Top Stock Picks of Some of BE’s Young Investors

See what the professional experts have to say about their picks


Andrew Simon

Andrew Simon, 23, San Francisco
Tip for Beginners: Do your research. Find companies that have valuable assets, aren’t loaded with debt, and have a competent management team that can take them through the economic downturn.

My favorite holding: Intel Corp. (INTC)

Why I like the stock: With a large portion of the corporate and consumer market corned, coupled with the fact that the tech industry is growing, not shrinking, Intel will soon be back on the rise. Intel’s top competitor, AMD Inc. (AMD) recently announced its plans to restructure the company to reduce expenses. These plans primarily involve the termination of employees, contract or program terminations, and facility closures. Meanwhile, Intel has plans to build a new factory to begin mass production of their newest chips. While AMD plans to reduce manufacturing output, Intel is receiving rave reviews on its two newest processors.

The Professional Opinion

Analysts Consensus
Strong Buy: 13
Buy: 13
Hold: 14
Underperform: 1
Sell: 1

JoAnne Feeney of FTN Equity Capital Markets Corp.:
“We remain cautious regarding the second half of 2009 because signals of a seasonal increase in end-market demand have yet to materialize.
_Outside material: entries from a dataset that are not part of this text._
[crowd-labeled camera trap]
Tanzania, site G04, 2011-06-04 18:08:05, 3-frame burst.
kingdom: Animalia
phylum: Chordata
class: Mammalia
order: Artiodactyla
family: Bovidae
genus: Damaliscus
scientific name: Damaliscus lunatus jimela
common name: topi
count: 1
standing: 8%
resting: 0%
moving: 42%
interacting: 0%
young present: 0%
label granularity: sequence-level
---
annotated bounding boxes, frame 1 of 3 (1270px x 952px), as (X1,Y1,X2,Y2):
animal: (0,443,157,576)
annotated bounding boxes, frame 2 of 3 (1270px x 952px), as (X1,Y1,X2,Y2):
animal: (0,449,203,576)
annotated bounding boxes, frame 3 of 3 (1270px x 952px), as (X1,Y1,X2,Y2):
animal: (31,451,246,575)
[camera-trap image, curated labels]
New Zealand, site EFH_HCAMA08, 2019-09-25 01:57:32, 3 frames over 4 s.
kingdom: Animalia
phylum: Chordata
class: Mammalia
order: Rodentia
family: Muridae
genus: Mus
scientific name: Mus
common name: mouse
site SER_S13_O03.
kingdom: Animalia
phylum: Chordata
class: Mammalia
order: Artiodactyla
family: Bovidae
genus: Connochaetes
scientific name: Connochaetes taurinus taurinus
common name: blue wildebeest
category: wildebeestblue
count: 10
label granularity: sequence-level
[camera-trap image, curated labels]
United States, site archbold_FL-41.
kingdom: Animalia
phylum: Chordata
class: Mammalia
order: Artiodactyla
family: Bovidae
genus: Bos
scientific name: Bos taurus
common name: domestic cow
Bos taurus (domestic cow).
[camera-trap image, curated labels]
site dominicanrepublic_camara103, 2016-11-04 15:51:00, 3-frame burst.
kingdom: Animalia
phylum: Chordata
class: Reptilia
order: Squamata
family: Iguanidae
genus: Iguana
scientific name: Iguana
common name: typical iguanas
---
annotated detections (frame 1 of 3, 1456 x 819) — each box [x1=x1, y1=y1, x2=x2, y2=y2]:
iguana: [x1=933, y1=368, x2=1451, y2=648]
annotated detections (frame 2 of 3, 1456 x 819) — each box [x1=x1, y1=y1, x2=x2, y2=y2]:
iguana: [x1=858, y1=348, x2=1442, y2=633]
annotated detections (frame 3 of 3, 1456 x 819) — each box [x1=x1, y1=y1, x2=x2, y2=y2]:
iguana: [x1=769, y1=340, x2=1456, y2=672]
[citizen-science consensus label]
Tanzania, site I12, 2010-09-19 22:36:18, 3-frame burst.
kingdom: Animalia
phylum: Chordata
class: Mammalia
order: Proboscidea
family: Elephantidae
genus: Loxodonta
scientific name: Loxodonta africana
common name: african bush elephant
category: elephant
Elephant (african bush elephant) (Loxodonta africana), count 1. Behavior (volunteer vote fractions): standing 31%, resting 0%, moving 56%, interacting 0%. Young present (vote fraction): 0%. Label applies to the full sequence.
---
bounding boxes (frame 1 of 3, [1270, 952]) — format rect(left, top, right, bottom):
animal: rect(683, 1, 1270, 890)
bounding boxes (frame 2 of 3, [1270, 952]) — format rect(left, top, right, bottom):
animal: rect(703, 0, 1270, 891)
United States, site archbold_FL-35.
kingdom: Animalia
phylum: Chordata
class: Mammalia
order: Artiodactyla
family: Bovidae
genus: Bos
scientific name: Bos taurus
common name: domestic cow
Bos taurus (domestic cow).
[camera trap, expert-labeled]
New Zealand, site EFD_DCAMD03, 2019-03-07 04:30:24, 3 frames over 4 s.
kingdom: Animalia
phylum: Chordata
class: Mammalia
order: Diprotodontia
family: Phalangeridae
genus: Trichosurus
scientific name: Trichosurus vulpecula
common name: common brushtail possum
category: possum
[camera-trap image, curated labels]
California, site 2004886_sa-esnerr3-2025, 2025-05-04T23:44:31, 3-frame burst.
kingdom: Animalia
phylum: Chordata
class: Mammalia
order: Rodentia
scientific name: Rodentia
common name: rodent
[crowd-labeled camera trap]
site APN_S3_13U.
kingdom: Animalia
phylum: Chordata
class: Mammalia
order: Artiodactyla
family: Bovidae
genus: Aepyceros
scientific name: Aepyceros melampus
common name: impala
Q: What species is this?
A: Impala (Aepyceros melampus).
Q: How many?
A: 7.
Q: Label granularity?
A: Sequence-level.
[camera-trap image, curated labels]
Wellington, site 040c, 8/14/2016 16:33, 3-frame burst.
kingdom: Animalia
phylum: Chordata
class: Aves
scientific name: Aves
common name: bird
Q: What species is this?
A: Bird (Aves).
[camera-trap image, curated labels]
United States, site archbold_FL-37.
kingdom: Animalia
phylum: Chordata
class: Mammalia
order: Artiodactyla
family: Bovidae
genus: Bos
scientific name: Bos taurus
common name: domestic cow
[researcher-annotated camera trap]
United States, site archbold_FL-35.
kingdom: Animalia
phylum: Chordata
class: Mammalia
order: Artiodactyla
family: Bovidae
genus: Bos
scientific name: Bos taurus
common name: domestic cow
Longer term, we view Intel as likely to deliver results outpacing the broader economic recovery. The company released its next-generation mainstream server CPU (central processing unit) at the end of March, code-named Nehalem EP. This product closes the architectural gap with AMD by adding an on-board memory controller (AMD did this in 2003). Experts are enthusiastic about this new CPU, and anticipate higher sales of servers as a consequence. Intel’s high-end version of Nehalem is not due until the first quarter of 2010, although it was originally expected by year-end. It looks like Intel has worked out the bugs. We remain positive on the shares.”

Eugene Profit, Profit Investment Management:

“Intel’s last quarter earnings came in eight cents better than Wall Street estimates, even though revenue fell 26% year-over-year. The problem with that is basically people like to see revenue going up. By cutting expenses Intel’s growth margins were a little bit better and we know that demand is down because of the economy. You’re starting to see computer inventory bottoming out. Because you’re going to have computer upgrade cycle starting even though you have a weakened economic environment, Intel will benefit because the inventory of semiconductor chips are very low. There’s going to be and increase in the demand for Intel chips. It’s rated a hold, because with revenues down, that’s a concern. But the reason they were down has as much to do with the weak economy as anything else.”